Jake Wehmer, an Associate Manager in Siegfried’s Chicago market, joined Emily’s team shortly after completing his first project at Siegfried in January 2021. Jake entered an environment with an established and strong relationship between the client and Siegfried Professionals, but as the client experienced exponential growth and a series of fast-paced acquisitions, changes to systems and processes were inevitable. The Siegfried team was tasked with finding a suitable software solution to handle the massive amounts of data that ubiquitous systems like Microsoft Excel just couldn’t handle.
“Before taking the plunge into Alteryx, the client had asked us to work with their internal IT to develop some kind of application that could meet our needs,” Jake explained. This brought Jake, the client’s IT team, and other Siegfried Professionals into a more collaborative space of mutual learning. It also helped build the respect and understanding that would be the foundation of a successful system implementation.
“This was a massive learning opportunity,” Jake shared. “We had to learn the IT language when asking for certain specs, but we also had to learn how to communicate accounting concepts to non-accountants. This really put a frame of reference for what we do and how the data related to the company as a whole.”
Proving the value add through relationships
Although the client originally wanted Jake and the team to try and make an in-house solution work, it quickly became clear that it wouldn’t be feasible. Through Emily’s connections, the Siegfried team was introduced to Alteryx, a platform with the power and flexibility to work with extremely large data sets. After Emily’s presentation on the software, client management greenlit the system implementation.
But getting the greenlight was just the beginning of the challenge. Jake and the rest of the team were largely unfamiliar with Alteryx, and though its potential value add to the client was clear, they had to prove they could master the software on the fly while managing their other responsibilities.
“The relationships we create with our clients are extremely important,” said Jake. “In this case, we had to prove to the client that it would be beneficial for our group to dedicate more than 1,000 billable hours to upskilling. We leveraged the trust we’d built with them to prove that this time would enable us to deliver a long-term and a ‘total game changer’ of a solution. Although we had a long-standing relationship with the client, this was a big ask from us, and we still had several deliverables expected of us.”
Diving into the details
With the relationship built and the trust earned, Jake and the team now had the proper environment to dive into Alteryx, master the software, and begin providing tangible value.
“Lihan [another member of the team] and myself had minimal experience with Alteryx, but with the client’s support, we were able to teach ourselves the program and earn the advanced competency certification,” said Jake. “Having gone through the system ourselves to earn the advanced certification, we also developed training materials to upskill the other 23 members of the Siegfried team to the core level competency.”
The client, impressed with both the hard work Jake and the others were putting in to learn the ins and outs of the new software and the rate at which they were getting process owners up to speed, soon began to request that Jake build additional automation tools and reporting applications.

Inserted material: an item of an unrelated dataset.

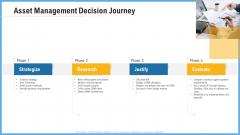 Improving Operational Activities Enterprise Asset Management Decision Journey Summary PDF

He now manages a team of six Siegfried professionals that are committed to automating more solutions for the client.
“These requests, which were outside of the original project scope meant that more Siegfried Professionals could interface with the client directly,” Jake reflected. “This gave us the freedom to think creatively on what the client needed and expand expertise outside of what we were originally brought in to do. And our team’s success has inspired exploration of other forms of automation. We are currently in talks with the client about working with Robotic Processing Automation (RPA), which will be an exciting new software to learn with infinite opportunities to take on new and exciting work.”
With the client’s support and willingness for the team to upskill themselves, Jake took the lead on learning Alteryx and getting the Siegfried team up to speed to successfully implement the software with almost immediate results. Because of the client’s high growth, there was a pressing need to think of sustainable, long-term solutions for data management that didn’t require significant increases in headcount.
“During the 2020 year-end cycle, we had 25 team members performing detailed analyses over client data. During 2021, the client made a significant number of acquisitions that increased our workload by 65%. But with the help of our Alteryx integration, we kept headcount at 25 and met all of our 2021 year-end deliverables two weeks earlier than the previous year.”
“This entire experience challenged me to look at data more creatively and think of inventive ways to address client pain points,” Jake explained. “It was an interesting project that taught me that we are always learning and adapting to our environment to find the highest degree of success.